Quasi paradossalmente, è curioso constatare come le putting challenge, ovvero i livelli disseminati di buche in cui mandare la pallina entro un certo limite di tempo, finiscano per risultare la variazione di gameplay più piacevole e funzionante, pur essendo più in linea con il golf tradizionale o, se volete, il biliardo. Sarà anche che, tanto per cambiare, è piacevole avere un po’ più di controllo sulla pallina e avere una visuale più chiara di quello che accade su schermo.
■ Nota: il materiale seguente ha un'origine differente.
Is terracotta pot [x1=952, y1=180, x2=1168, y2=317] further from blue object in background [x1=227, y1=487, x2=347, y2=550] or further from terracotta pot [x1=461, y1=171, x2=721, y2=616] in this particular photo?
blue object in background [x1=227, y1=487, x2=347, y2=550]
Pur partendo da buoni presupposti e da dolci ricordi, Dangerous Golf non va oltre la bella facciata e l’idea divertente. Nonostante il tentativo di variare le circostanze di gioco con meccaniche ad hoc e buche disseminate di roba esplosiva, la mancanza di varietà finisce bene presto per precipitarci in una spirale di ripetitività su cui è difficile passare sopra. La sostanziosa revisione uscita questo mese ci ha portato in dote un gioco tecnicamente più stabile (anche se non sempre al top dei 60 FPS nelle situazioni più pirotecniche), ma a livello di contenuti è rimasto invariato, lasciandoci tra le mani una sorta di party game (giocare con mouse e tastiera su PC è praticamente impossibile) buono in compagnia, e solo accettabile per due o tre buche ogni tanto. Il golf ha provato ad avere i suoi quindici minuti di notorietà goliardica, ma evidentemente chi nasce rotondo non può morire quadrato.